— EXTRACTED MATERIAL —
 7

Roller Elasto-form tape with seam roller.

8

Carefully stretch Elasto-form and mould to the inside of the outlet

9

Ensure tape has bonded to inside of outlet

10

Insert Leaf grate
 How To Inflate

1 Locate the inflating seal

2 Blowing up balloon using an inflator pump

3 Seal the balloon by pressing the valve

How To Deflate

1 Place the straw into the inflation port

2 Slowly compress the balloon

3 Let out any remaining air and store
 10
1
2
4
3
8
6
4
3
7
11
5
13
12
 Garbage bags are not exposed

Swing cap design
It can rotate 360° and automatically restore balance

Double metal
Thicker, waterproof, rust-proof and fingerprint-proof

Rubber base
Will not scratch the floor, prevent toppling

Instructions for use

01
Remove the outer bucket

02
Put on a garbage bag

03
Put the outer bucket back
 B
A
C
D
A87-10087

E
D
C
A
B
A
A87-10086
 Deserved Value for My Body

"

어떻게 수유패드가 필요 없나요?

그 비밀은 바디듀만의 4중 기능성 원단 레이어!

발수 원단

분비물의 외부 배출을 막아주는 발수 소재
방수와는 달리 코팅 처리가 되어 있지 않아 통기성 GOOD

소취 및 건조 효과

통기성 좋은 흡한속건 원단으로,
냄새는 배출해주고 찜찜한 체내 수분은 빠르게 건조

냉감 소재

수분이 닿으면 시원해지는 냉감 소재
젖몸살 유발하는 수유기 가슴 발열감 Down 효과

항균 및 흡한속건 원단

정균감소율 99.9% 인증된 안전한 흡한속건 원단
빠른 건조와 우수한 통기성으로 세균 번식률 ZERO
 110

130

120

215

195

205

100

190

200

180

— ABOUT THIS TASK —
Scan the entries above for the string "bucket", and copy every line where it turns up.

— TASK SOLUTION —
Remove the outer bucket
Put the outer bucket back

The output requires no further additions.